Data records section start
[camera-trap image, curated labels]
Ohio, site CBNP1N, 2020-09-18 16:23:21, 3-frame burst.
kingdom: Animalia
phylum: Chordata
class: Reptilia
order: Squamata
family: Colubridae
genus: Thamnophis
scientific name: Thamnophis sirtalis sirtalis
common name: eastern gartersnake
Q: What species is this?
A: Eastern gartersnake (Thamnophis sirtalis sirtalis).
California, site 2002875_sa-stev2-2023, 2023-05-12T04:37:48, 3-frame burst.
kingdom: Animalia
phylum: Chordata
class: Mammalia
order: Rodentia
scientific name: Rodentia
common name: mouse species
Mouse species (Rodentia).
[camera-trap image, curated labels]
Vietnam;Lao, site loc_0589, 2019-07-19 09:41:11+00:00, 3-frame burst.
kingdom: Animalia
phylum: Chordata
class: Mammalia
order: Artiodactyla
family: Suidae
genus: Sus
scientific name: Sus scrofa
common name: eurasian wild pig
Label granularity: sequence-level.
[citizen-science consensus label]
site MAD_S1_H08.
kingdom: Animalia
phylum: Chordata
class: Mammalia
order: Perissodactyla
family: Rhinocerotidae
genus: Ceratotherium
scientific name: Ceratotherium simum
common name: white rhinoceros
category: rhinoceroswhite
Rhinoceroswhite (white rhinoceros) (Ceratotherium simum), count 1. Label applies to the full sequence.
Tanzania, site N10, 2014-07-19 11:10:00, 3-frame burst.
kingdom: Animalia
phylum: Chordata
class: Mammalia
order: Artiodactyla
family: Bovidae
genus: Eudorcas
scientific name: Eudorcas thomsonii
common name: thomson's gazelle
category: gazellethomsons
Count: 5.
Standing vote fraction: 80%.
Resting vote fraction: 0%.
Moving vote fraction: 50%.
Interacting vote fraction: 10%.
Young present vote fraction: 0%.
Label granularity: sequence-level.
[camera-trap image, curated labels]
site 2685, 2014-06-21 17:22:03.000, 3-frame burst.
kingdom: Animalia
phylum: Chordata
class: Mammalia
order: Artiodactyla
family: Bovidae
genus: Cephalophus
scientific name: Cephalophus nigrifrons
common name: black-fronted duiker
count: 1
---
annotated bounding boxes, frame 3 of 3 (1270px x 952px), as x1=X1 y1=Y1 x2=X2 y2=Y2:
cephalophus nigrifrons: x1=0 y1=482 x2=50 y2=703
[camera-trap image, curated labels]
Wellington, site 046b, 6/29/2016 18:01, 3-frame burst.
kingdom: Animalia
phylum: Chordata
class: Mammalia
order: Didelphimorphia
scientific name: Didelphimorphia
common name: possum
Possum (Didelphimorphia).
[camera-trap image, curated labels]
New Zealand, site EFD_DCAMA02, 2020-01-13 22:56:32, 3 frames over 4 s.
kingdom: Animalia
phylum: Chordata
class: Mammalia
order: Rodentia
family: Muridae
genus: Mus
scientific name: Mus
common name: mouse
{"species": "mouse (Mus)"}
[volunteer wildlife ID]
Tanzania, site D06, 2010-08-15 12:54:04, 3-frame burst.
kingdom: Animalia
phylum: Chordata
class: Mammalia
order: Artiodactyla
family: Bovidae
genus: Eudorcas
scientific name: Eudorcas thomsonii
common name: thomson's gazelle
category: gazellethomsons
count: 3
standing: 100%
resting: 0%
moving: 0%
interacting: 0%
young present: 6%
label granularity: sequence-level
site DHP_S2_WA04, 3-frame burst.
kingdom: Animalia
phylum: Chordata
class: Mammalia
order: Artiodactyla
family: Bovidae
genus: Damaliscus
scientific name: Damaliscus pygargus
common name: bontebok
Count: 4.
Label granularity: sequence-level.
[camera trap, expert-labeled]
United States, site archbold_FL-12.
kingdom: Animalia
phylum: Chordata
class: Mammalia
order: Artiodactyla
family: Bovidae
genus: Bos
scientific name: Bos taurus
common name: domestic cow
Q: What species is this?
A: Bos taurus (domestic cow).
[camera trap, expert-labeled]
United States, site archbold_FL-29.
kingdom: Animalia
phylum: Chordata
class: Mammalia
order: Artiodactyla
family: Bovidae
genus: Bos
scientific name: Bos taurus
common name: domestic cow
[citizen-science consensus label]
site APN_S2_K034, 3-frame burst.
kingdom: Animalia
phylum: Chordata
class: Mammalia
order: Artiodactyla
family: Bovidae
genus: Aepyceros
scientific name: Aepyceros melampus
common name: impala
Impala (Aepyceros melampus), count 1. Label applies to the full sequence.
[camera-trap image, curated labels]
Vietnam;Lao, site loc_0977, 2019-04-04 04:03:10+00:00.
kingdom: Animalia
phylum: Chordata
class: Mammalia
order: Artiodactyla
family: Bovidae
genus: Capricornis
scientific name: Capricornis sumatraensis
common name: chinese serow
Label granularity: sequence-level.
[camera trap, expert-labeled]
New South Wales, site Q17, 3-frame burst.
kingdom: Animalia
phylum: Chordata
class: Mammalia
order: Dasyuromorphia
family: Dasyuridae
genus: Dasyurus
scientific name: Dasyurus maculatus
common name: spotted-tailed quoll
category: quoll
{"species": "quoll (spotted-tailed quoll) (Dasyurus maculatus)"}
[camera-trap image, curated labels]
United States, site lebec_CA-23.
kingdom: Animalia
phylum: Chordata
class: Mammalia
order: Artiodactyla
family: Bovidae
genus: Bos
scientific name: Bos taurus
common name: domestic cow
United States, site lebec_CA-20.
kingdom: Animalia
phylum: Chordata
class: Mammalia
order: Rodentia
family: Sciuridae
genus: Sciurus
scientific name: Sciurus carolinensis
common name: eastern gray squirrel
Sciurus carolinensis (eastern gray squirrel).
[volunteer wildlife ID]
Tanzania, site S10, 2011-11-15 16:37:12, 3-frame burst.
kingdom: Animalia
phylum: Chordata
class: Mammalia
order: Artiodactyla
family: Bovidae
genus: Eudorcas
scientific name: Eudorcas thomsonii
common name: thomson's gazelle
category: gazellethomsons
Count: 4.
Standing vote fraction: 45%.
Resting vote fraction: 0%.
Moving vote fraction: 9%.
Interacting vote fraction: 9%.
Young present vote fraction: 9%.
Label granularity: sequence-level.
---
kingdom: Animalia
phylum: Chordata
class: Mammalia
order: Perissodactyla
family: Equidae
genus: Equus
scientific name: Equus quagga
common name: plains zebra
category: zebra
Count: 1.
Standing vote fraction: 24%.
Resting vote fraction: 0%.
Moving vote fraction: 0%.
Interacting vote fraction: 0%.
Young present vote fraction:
Data records section end
Problem requirements> Could you copy out every record above exactly as it appears?

Finished task>
[camera-trap image, curated labels]
Ohio, site CBNP1N, 2020-09-18 16:23:21, 3-frame burst.
kingdom: Animalia
phylum: Chordata
class: Reptilia
order: Squamata
family: Colubridae
genus: Thamnophis
scientific name: Thamnophis sirtalis sirtalis
common name: eastern gartersnake
Q: What species is this?
A: Eastern gartersnake (Thamnophis sirtalis sirtalis).
California, site 2002875_sa-stev2-2023, 2023-05-12T04:37:48, 3-frame burst.
kingdom: Animalia
phylum: Chordata
class: Mammalia
order: Rodentia
scientific name: Rodentia
common name: mouse species
Mouse species (Rodentia).
[camera-trap image, curated labels]
Vietnam;Lao, site loc_0589, 2019-07-19 09:41:11+00:00, 3-frame burst.
kingdom: Animalia
phylum: Chordata
class: Mammalia
order: Artiodactyla
family: Suidae
genus: Sus
scientific name: Sus scrofa
common name: eurasian wild pig
Label granularity: sequence-level.
[citizen-science consensus label]
site MAD_S1_H08.
kingdom: Animalia
phylum: Chordata
class: Mammalia
order: Perissodactyla
family: Rhinocerotidae
genus: Ceratotherium
scientific name: Ceratotherium simum
common name: white rhinoceros
category: rhinoceroswhite
Rhinoceroswhite (white rhinoceros) (Ceratotherium simum), count 1. Label applies to the full sequence.
Tanzania, site N10, 2014-07-19 11:10:00, 3-frame burst.
kingdom: Animalia
phylum: Chordata
class: Mammalia
order: Artiodactyla
family: Bovidae
genus: Eudorcas
scientific name: Eudorcas thomsonii
common name: thomson's gazelle
category: gazellethomsons
Count: 5.
Standing vote fraction: 80%.
Resting vote fraction: 0%.
Moving vote fraction: 50%.
Interacting vote fraction: 10%.
Young present vote fraction: 0%.
Label granularity: sequence-level.
[camera-trap image, curated labels]
site 2685, 2014-06-21 17:22:03.000, 3-frame burst.
kingdom: Animalia
phylum: Chordata
class: Mammalia
order: Artiodactyla
family: Bovidae
genus: Cephalophus
scientific name: Cephalophus nigrifrons
common name: black-fronted duiker
count: 1
---
annotated bounding boxes, frame 3 of 3 (1270px x 952px), as x1=X1 y1=Y1 x2=X2 y2=Y2:
cephalophus nigrifrons: x1=0 y1=482 x2=50 y2=703
[camera-trap image, curated labels]
Wellington, site 046b, 6/29/2016 18:01, 3-frame burst.
kingdom: Animalia
phylum: Chordata
class: Mammalia
order: Didelphimorphia
scientific name: Didelphimorphia
common name: possum
Possum (Didelphimorphia).
[camera-trap image, curated labels]
New Zealand, site EFD_DCAMA02, 2020-01-13 22:56:32, 3 frames over 4 s.
kingdom: Animalia
phylum: Chordata
class: Mammalia
order: Rodentia
family: Muridae
genus: Mus
scientific name: Mus
common name: mouse
{"species": "mouse (Mus)"}
[volunteer wildlife ID]
Tanzania, site D06, 2010-08-15 12:54:04, 3-frame burst.
kingdom: Animalia
phylum: Chordata
class: Mammalia
order: Artiodactyla
family: Bovidae
genus: Eudorcas
scientific name: Eudorcas thomsonii
common name: thomson's gazelle
category: gazellethomsons
count: 3
standing: 100%
resting: 0%
moving: 0%
interacting: 0%
young present: 6%
label granularity: sequence-level
site DHP_S2_WA04, 3-frame burst.
kingdom: Animalia
phylum: Chordata
class: Mammalia
order: Artiodactyla
family: Bovidae
genus: Damaliscus
scientific name: Damaliscus pygargus
common name: bontebok
Count: 4.
Label granularity: sequence-level.
[camera trap, expert-labeled]
United States, site archbold_FL-12.
kingdom: Animalia
phylum: Chordata
class: Mammalia
order: Artiodactyla
family: Bovidae
genus: Bos
scientific name: Bos taurus
common name: domestic cow
Q: What species is this?
A: Bos taurus (domestic cow).
[camera trap, expert-labeled]
United States, site archbold_FL-29.
kingdom: Animalia
phylum: Chordata
class: Mammalia
order: Artiodactyla
family: Bovidae
genus: Bos
scientific name: Bos taurus
common name: domestic cow
[citizen-science consensus label]
site APN_S2_K034, 3-frame burst.
kingdom: Animalia
phylum: Chordata
class: Mammalia
order: Artiodactyla
family: Bovidae
genus: Aepyceros
scientific name: Aepyceros melampus
common name: impala
Impala (Aepyceros melampus), count 1. Label applies to the full sequence.
[camera-trap image, curated labels]
Vietnam;Lao, site loc_0977, 2019-04-04 04:03:10+00:00.
kingdom: Animalia
phylum: Chordata
class: Mammalia
order: Artiodactyla
family: Bovidae
genus: Capricornis
scientific name: Capricornis sumatraensis
common name: chinese serow
Label granularity: sequence-level.
[camera trap, expert-labeled]
New South Wales, site Q17, 3-frame burst.
kingdom: Animalia
phylum: Chordata
class: Mammalia
order: Dasyuromorphia
family: Dasyuridae
genus: Dasyurus
scientific name: Dasyurus maculatus
common name: spotted-tailed quoll
category: quoll
{"species": "quoll (spotted-tailed quoll) (Dasyurus maculatus)"}
[camera-trap image, curated labels]
United States, site lebec_CA-23.
kingdom: Animalia
phylum: Chordata
class: Mammalia
order: Artiodactyla
family: Bovidae
genus: Bos
scientific name: Bos taurus
common name: domestic cow
United States, site lebec_CA-20.
kingdom: Animalia
phylum: Chordata
class: Mammalia
order: Rodentia
family: Sciuridae
genus: Sciurus
scientific name: Sciurus carolinensis
common name: eastern gray squirrel
Sciurus carolinensis (eastern gray squirrel).
[volunteer wildlife ID]
Tanzania, site S10, 2011-11-15 16:37:12, 3-frame burst.
kingdom: Animalia
phylum: Chordata
class: Mammalia
order: Artiodactyla
family: Bovidae
genus: Eudorcas
scientific name: Eudorcas thomsonii
common name: thomson's gazelle
category: gazellethomsons
Count: 4.
Standing vote fraction: 45%.
Resting vote fraction: 0%.
Moving vote fraction: 9%.
Interacting vote fraction: 9%.
Young present vote fraction: 9%.
Label granularity: sequence-level.
---
kingdom: Animalia
phylum: Chordata
class: Mammalia
order: Perissodactyla
family: Equidae
genus: Equus
scientific name: Equus quagga
common name: plains zebra
category: zebra
Count: 1.
Standing vote fraction: 24%.
Resting vote fraction: 0%.
Moving vote fraction: 0%.
Interacting vote fraction: 0%.
Young present vote fraction:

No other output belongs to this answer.